So if $f$ is injective you have equality.

Answer 2

2) $f$ is injective.

Let $y \in f(A) \cap f(B).$

Then $y \in f(A)$ and $y \in f(B)$.

There is an $a \in A$ with $f(a)=y$.

Likewise ;

There is a $b \in B$ with $f(b)=y$.

Since $f$ injective : $a=b$, and

$x:=a=b$ where $x \in A \cap B$, i .e.

$f(x)=y \in f(A \cap B)$.

Answer 3

Let $y\in f(A \cap B)$. Then $y=f(x)$ for some $x\in A\cap B$. Thus $x \in A$ implies $f(x) \in f(A)$ and similarly $x \in B$ implies $f(x) \in f(B)$. Hence, it follows that $y = f(x) \in f(A) \cap f(B)$. This shows $f(A \cap B) \subset f(A) \cap f(B)$.

Further assume that $f$ is injective.

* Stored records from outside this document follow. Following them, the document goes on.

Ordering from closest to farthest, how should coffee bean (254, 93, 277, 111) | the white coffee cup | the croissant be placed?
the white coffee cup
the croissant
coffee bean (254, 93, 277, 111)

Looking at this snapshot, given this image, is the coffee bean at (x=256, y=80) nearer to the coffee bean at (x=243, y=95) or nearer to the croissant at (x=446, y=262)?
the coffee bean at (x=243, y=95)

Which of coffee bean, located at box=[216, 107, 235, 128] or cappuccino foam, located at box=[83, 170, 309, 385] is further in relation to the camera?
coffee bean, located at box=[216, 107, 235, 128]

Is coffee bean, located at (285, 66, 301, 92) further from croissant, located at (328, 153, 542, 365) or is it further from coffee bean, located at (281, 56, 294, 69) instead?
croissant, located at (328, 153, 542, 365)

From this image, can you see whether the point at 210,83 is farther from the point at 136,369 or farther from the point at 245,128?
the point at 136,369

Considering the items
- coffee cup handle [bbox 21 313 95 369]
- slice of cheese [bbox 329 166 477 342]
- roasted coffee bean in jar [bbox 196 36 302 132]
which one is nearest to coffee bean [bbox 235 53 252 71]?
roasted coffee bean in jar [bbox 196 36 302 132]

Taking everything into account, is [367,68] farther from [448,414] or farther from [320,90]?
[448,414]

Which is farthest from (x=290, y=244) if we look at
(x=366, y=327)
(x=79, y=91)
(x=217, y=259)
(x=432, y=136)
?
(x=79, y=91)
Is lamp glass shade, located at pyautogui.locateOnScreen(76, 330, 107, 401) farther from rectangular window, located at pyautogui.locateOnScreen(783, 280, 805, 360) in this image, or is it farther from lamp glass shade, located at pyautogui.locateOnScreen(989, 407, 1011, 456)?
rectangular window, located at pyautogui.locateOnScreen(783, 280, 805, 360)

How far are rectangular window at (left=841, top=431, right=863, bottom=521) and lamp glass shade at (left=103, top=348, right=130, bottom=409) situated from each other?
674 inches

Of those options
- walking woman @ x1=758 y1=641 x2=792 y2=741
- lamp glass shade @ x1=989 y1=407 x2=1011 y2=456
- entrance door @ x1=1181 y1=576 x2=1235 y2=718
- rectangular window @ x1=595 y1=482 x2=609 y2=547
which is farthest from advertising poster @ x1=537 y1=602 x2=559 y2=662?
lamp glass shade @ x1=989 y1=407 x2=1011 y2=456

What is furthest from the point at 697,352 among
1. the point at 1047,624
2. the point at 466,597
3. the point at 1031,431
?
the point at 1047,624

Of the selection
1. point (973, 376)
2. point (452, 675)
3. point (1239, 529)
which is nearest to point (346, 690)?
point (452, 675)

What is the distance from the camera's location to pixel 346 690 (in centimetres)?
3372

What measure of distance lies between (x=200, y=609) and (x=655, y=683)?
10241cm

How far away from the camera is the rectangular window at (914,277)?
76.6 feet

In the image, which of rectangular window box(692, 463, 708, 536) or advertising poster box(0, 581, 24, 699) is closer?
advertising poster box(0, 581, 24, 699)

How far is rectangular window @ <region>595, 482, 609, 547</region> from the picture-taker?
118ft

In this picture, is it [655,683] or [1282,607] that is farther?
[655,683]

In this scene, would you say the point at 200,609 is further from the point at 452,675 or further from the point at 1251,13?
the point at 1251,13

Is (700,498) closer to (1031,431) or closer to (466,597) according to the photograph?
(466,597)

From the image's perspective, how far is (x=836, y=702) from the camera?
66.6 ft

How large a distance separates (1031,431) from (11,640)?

Now, let $y \in f(A) \cap f(B)$ and thus, $y \in f(A)$ implies there is an $a\in A$ such that $f(a)=y$ and similarly $y \in f(B)$ implies there is an $b\in B$ such that $f(b)=y$. Since $f$ is injective and $f(a)=f(b)$, it must be that $a=b$. Thus, $a\in A\cap B$ since $a=b$ and $b\in B$. Thus $y= f(a) \in f(A \cap B)$. This shows that $f(A) \cap f( B) \subset f(A \cap B)$ if $f$ is injective. With the first part, you can conclude that $f(A \cap B) = f(A) \cap f(B)$ if $f$ is injective.